Depuis le début, on apprend que les familles ont autour de 8-12 enfants ...  pratique pour la main d'oeuvre. Et tout se paie par le troc. Si les Drouin font du beurre, ils en donneront au magasin général en échange de la farine.

"Il vente à écorner un boeuf". On a souvent  entendu cette expression. Cela signifie qu'il était le temps d'aller couper les cornes aux boeufs car grâce au vent les mouches ne roderaient pas et n'infecteraient pas les cornes. 

Nous nous arrêtons à "La table des ancêtres" pour déguster une soupe qui ressemble à un bouillis et nous nous partageons un gâteau aux bleuets nappé d'un sirop chaud.
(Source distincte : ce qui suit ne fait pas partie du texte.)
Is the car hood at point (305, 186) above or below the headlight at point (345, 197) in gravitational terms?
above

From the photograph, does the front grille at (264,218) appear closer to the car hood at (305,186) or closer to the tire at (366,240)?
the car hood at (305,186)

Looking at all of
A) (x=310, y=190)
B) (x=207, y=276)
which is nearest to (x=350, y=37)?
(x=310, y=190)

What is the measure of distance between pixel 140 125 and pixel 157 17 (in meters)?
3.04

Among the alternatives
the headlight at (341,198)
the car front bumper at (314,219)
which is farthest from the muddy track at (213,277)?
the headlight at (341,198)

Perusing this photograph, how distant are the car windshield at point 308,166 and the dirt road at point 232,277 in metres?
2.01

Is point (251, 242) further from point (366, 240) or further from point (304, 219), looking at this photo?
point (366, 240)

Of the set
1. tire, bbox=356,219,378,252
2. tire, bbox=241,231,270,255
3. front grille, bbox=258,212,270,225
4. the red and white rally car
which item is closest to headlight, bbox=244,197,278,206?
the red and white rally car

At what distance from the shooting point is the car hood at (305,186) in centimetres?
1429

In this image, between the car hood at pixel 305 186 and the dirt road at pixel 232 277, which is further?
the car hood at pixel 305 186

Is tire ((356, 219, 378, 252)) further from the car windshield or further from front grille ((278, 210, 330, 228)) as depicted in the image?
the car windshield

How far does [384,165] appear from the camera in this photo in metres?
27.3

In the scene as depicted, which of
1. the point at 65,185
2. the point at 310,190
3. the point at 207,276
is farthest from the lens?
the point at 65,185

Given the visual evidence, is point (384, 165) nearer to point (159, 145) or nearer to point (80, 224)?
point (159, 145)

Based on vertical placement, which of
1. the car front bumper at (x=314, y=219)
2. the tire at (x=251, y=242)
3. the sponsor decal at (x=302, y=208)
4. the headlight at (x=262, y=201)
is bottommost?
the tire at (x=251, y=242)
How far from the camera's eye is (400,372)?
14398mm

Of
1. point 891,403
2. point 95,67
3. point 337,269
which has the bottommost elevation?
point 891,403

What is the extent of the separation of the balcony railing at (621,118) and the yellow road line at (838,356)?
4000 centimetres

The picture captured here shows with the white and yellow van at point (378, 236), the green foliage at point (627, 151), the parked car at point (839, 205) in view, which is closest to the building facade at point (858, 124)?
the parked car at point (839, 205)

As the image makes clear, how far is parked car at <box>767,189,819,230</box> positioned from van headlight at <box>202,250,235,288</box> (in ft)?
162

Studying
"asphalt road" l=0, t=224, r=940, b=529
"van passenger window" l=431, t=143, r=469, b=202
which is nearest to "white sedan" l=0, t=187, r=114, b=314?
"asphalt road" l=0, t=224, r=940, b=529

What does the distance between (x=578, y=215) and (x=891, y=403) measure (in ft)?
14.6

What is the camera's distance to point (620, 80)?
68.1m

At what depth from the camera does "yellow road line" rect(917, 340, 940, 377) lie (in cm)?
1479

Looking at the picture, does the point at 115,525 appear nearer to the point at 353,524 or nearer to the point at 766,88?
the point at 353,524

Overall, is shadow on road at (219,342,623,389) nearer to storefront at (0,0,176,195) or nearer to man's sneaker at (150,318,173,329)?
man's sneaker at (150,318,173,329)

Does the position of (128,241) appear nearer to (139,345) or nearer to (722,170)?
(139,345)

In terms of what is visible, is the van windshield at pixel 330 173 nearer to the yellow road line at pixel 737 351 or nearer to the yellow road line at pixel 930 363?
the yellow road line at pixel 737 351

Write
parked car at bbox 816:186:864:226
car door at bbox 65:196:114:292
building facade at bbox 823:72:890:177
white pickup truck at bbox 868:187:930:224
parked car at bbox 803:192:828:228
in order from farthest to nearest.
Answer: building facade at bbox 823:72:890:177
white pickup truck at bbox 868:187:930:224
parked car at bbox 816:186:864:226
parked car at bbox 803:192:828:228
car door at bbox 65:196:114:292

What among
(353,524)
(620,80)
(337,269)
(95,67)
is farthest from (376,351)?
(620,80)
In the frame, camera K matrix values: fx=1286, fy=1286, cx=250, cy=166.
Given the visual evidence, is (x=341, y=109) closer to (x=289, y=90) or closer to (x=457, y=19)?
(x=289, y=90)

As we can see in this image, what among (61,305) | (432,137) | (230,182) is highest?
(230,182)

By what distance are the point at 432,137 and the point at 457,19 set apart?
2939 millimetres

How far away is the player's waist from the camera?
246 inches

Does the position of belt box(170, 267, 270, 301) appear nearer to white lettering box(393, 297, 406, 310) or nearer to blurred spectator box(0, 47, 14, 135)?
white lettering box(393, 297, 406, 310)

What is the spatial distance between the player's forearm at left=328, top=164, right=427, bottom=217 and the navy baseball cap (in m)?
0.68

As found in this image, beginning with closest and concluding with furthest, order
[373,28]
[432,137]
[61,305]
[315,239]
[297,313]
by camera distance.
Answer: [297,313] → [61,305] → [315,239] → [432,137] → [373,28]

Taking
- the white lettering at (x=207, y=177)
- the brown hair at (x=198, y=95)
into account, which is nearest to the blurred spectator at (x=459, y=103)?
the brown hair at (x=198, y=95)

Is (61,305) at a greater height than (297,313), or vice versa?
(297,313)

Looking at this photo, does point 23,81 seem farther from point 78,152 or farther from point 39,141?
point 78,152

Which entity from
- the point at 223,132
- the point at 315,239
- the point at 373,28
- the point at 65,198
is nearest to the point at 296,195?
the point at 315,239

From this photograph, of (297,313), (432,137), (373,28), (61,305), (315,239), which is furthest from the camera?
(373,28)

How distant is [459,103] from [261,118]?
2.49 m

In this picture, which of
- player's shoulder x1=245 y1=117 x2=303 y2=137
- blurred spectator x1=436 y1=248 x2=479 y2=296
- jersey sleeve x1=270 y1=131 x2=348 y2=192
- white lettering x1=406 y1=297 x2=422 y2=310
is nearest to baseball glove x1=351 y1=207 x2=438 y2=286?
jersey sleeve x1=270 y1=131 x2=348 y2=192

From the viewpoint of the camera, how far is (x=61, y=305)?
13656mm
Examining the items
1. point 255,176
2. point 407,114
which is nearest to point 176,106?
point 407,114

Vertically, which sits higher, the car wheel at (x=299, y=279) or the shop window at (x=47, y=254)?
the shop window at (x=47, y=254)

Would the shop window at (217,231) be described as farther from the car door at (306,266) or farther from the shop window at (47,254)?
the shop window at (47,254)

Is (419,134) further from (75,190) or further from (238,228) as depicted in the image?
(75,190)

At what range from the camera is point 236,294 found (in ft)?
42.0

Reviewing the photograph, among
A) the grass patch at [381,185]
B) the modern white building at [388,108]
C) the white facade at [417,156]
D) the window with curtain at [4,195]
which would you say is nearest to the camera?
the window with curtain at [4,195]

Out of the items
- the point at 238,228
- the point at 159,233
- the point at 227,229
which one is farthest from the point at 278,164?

A qq pas de là, on ira à la taverne tenue par les Robin (1880). Il achète du rhum des iles du Sud, L'alcool à 90 %  est coupé à 25-45 %  pour en faire plus. De son dire, la boisson n'a jamais tué personne. Ce qui tuait le monde c'est le plomb que l'on retrouvait dans les alambics, les tuyaux, les chaudières. Les bons débits à boissons utilisaient des tonneaux de chênes et du cuivre pour les tuyaux. Il nous explique la provenance du mot "bootlegger".  Sa mère lui a expliqué. Il prend un 26 oz et mime qu'il le glisse le long de sa cuisse sous jupe jusqu'à sa botte. C'est ainsi que les contrebandiers cachaient leurs boissons. 

Une des maisons que nous avons visité fut la 1ère à avoir un puit dans la maison. Le monsieur a trouvé son puit et a construit sa maison autour du puit. Il avait de l'eau autant l'hiver que l'été.

La visite à la meunerie fut très intéressante.

Chaque maison avait sa petite histoire! La dame qui nous a reçu à la maison des Turgeon nous en dis que du bien. C'est un politicien qui s'est très impliqué dans le développement de l'Acadie pendant ses 20 années de député. Durant la crise, les gens faisait la ligne devant sa maison, il émettait des chèques à chacun... "Quand j'en aurai pu, la banque viendra me vouoir"

Le temps passe et il approche 16 h... On a passé plus de 4 heures là.

Par la suite, on prend la route vers Maisonnette située à moins de 5 km. Nous étions allés à cet endroit avec Diane et Gille en 1998. Lorsque nous y avions été il y avait une fête foraine dans un grand terrain vacant et aujourd'hui c'est devenu un aire de pique-nique.

On terminera notre "ride" en passant par Paquetville dans l'espoir de voir la maison de Edith Butler... mais en vain.  On s'est rabattue sur l'église en pierre une des grandes des Maritimes et sur la route, on a croisé une érablière (Chiasson).